*** Opening Listed entries ***
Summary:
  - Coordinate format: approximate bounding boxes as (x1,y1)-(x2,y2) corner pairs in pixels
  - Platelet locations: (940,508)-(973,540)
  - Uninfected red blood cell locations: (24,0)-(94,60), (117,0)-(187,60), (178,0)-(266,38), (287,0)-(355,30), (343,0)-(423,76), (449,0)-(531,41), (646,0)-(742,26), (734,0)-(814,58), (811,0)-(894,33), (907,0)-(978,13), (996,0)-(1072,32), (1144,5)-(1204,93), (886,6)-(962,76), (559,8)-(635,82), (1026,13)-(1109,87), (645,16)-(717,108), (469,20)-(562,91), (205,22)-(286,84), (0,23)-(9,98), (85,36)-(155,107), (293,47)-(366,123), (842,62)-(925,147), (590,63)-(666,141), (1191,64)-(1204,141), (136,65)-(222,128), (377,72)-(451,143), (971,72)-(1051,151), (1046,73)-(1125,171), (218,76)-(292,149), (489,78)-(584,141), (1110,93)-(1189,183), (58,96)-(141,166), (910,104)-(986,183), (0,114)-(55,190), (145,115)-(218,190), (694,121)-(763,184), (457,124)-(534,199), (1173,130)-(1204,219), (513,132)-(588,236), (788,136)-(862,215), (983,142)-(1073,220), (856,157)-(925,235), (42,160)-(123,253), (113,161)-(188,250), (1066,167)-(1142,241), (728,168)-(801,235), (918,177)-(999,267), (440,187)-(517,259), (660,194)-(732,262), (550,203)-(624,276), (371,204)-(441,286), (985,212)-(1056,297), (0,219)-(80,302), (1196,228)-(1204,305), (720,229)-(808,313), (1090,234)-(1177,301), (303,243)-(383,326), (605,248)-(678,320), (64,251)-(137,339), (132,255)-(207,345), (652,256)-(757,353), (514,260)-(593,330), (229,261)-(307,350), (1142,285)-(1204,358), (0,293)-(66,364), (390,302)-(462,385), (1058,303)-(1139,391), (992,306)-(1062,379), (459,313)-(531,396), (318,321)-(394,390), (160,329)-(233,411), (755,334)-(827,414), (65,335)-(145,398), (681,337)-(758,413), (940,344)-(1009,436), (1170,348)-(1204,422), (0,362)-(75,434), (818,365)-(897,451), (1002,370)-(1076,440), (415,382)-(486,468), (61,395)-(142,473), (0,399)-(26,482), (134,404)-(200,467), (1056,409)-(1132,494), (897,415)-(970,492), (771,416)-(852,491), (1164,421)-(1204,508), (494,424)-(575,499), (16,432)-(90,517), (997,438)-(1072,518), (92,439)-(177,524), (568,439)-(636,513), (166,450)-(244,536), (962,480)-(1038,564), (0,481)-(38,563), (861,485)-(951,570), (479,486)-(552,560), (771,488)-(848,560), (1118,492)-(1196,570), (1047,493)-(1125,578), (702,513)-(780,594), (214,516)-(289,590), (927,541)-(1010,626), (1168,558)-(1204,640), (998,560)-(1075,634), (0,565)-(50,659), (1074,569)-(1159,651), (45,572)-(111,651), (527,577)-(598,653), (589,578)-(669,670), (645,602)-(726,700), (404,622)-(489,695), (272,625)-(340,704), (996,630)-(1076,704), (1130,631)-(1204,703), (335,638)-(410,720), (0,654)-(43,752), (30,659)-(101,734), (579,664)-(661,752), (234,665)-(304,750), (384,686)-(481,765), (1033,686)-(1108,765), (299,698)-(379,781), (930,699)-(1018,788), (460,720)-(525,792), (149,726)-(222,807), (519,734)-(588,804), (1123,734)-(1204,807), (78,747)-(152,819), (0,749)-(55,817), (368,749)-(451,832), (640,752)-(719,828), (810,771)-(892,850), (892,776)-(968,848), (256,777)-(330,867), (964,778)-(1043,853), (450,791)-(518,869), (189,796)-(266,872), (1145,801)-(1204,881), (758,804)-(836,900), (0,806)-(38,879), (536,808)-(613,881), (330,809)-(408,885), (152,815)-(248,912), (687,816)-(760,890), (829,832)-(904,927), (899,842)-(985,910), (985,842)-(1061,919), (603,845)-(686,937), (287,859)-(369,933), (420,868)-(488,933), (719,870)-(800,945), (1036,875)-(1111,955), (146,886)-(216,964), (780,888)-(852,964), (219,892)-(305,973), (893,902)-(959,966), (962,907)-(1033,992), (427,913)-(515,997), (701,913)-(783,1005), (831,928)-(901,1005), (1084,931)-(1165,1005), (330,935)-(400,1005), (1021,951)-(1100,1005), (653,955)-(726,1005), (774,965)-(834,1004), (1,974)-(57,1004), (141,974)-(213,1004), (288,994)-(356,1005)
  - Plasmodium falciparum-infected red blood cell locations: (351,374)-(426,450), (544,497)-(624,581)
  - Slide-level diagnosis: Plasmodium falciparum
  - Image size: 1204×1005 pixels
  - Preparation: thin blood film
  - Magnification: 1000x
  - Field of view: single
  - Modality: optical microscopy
*** Closing Listed entries ***
*** Opening Listed entries ***
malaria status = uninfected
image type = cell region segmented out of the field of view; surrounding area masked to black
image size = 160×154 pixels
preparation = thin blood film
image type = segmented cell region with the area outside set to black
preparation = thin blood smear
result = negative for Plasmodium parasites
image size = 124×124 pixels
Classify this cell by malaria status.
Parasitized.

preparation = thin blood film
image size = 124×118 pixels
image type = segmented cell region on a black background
*** Closing Listed entries ***
### What you should do
Go through the entries above, and wherever a line holds the word "type", copy that line.

### Output below
image type = cell region segmented out of the field of view; surrounding area masked to black
image type = segmented cell region with the area outside set to black
image type = segmented cell region on a black background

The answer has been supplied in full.